Nicht nur bei den Grünen geht der Riß in Sachen Maastricht quer durch die Partei. Auch die neogaullistische Oppositionspartei RPR ist sich uneins. Parteichef Jacques Chirac wirbt für Maastricht, weil „wir nicht das Recht haben, Frankreich zu isolieren und zum schwarzen Schaf Europas zu machen“. Generalsekretär Alain Juppé erklärte, „der Sieg des Neins würde in Deutschland politische Kräfte befreien, die nur darauf warten, ihre Autonomie zurückzuerlangen“. Die Mehrheit der RPR sympathisiert jedoch mit der „Vereinigung für das Nein beim Referendum“, die von den beiden RPR-Politikern und früheren Ministern, Philippe Séguin und Charles Pasqua, ins Leben gerufen wurde.

Im Wahlkampf vertritt die RPR daher beide Positionen.
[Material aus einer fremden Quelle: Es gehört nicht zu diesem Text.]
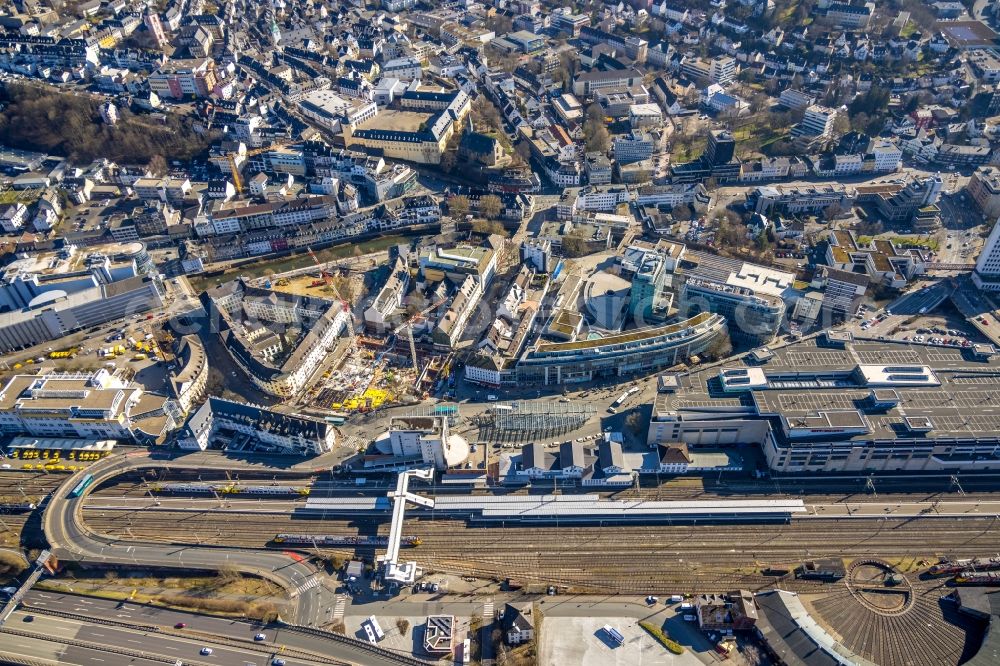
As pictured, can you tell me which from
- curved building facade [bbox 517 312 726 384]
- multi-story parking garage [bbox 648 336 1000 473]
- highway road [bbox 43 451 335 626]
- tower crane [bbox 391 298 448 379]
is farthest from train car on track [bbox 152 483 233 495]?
multi-story parking garage [bbox 648 336 1000 473]

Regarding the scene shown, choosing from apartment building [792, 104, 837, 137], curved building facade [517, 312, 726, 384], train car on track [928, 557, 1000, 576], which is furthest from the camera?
apartment building [792, 104, 837, 137]

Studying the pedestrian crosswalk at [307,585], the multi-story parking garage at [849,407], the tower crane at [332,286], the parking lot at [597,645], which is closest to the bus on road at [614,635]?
the parking lot at [597,645]

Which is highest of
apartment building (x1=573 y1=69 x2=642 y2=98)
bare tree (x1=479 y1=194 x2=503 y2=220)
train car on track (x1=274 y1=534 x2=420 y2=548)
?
apartment building (x1=573 y1=69 x2=642 y2=98)

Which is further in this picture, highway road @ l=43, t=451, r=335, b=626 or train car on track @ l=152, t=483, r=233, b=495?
train car on track @ l=152, t=483, r=233, b=495

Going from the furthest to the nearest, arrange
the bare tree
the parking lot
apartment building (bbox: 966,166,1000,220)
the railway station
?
the bare tree
apartment building (bbox: 966,166,1000,220)
the railway station
the parking lot

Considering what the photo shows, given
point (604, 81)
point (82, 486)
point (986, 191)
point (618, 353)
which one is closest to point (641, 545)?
point (618, 353)

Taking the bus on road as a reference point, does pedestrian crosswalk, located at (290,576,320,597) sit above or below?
below

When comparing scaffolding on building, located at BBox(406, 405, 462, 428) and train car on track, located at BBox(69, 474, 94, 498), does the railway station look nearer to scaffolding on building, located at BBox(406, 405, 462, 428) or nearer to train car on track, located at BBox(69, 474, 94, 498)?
scaffolding on building, located at BBox(406, 405, 462, 428)

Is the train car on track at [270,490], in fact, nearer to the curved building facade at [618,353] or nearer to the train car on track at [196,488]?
the train car on track at [196,488]
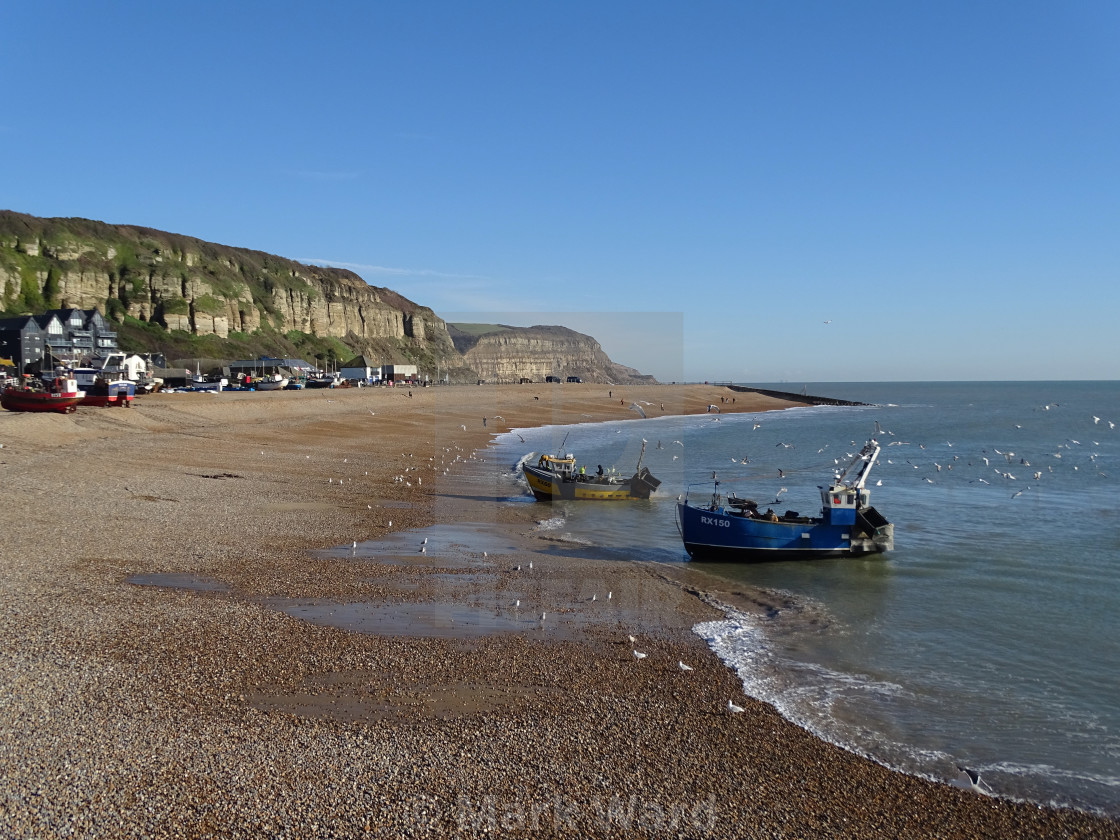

Auf dem Wahlplakat wird die Frage gestellt, ob der Vertrag von Maastricht ein Fortschritt sei hin zu „dem Europa, das wir wollen... Einige glauben das nicht und wünschen die Neuverhandlung eines neuen Vertrags. Andere sind der Ansicht, daß es mehr Nach- als Vorteile hätte, den Vertrag abzulehnen.“ Seguin und Pasqua fordern eben diese Neuverhandlung, die nach Ansicht der Maastricht-Befürworter nicht möglich ist. Sie kritisieren „den Verlust der nationalen Identität zugunsten einer Technokratie, die in allen Bereichen Gesetze machen will“, sie warnen, daß die Wirtschafts- und Währungsunion zu „einem erschreckenden Anstieg der Arbeitslosigkeit“ führen wird.

In ihrem unermüdlichen Feldzug gegen Maastricht ist es den beiden Rebellen inzwischen gelungen, ein Tabu zu brechen: Sie haben die Überzeugung verbreitet, daß auch Europafreunde den Vertrag ablehnen können. „Nein zu Maastricht, Ja zu Europa“ — dieser Slogan überzeugt immer mehr Franzosen. Nur die sozialistische PS, die liberalkonservative Oppositionspartei UDF und die Bewegung Generation Ökologie stehen fast geschlossen hinter dem Europavertrag, Kommunisten und die rechtsextreme Front National sind dagegen.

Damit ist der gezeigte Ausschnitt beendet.